» **Document segment**:
------------------------------------------------------------------------
I’d arrived for my first-ever visit to the city after a 24-hour journey from my home in Brooklyn late the night before — and as elegant women wearing conical straw hats pedaled past me on bicycles weighted down by flowers and produce, I stood on a street corner there possessed of no phone, no shared language, no context, no map, no prior understanding, no deep wisdom of the culture I’d found myself in, nothing to fall back on.
Who knew what might happen next?
I was at once a little scared and a whole lot delighted.
Now, at 56, “a little scared and a whole lot delighted” is a disposition I’ve developed an unexpected propensity for in these ripe middle years of my life. This propensity is pretty much the dead opposite of what I imagined wanting for my grownup self when I was young — when I expected that certainty and tidy conclusions would surely be the rightful prizes of being a “successful adult.”
The somewhat untidy prize of divorce is one of the surprises I got instead. But the end of life as I knew it, or expected it to be, made me a little more comfortable with being uncomfortable.
------------------------------------------------------------------------
» **Information shown**:
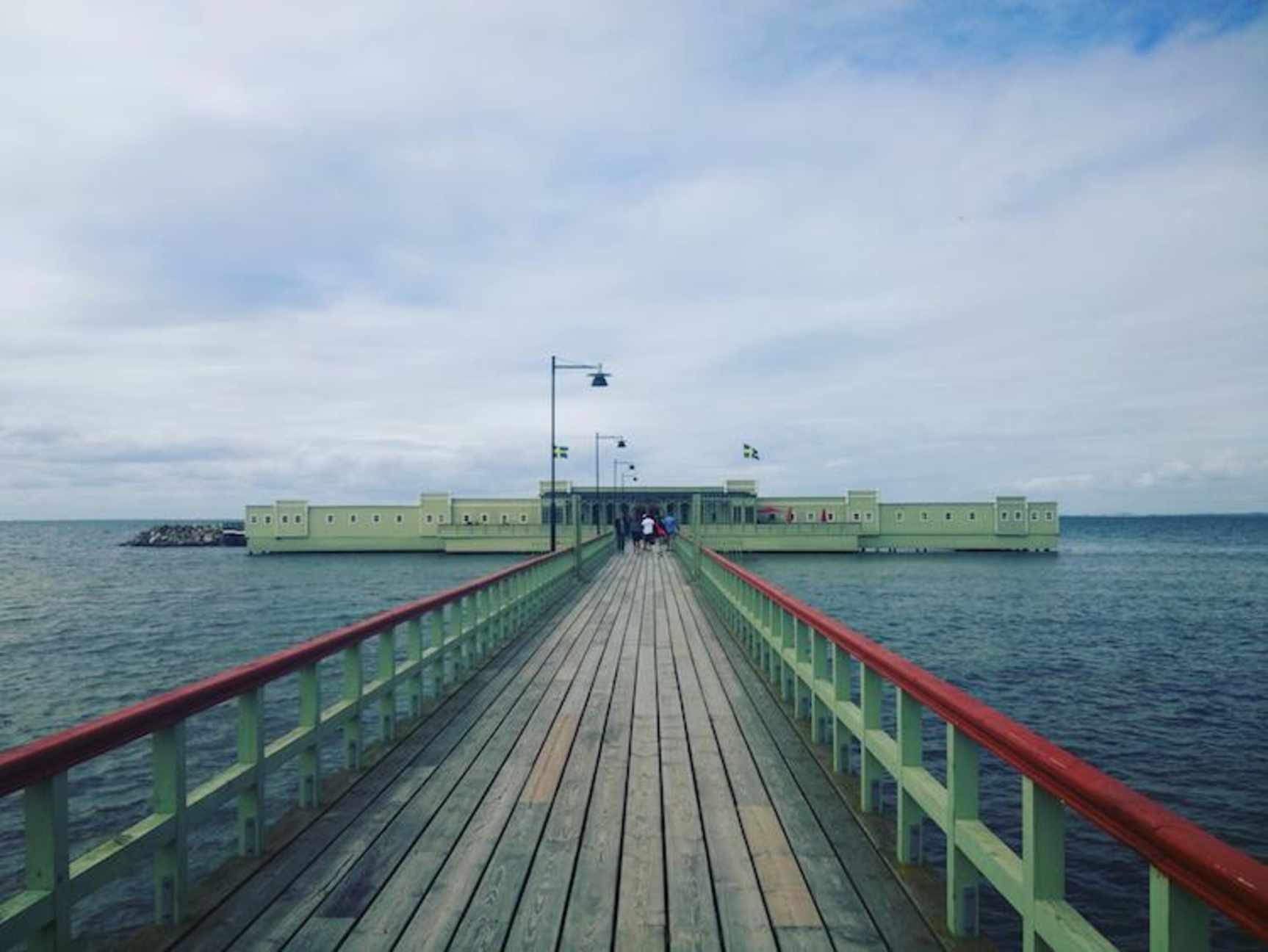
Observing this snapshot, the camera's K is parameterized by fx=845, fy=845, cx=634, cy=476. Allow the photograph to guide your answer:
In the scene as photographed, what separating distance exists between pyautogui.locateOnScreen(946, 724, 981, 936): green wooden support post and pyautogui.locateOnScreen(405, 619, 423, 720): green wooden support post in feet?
16.1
------------------------------------------------------------------------
» **Stated exercise 1**: In the travel essay, how long was the journey from the writer's home in Brooklyn?
» **Stated exercise 2**: List each thing the writer says they had "no" of while standing on the street corner in the travel essay.

» **Complete response 1**: 24 hours.

» **Complete response 2**:
- Phone
- Shared language
- Context
- Map
- Prior understanding
- Deep wisdom of the culture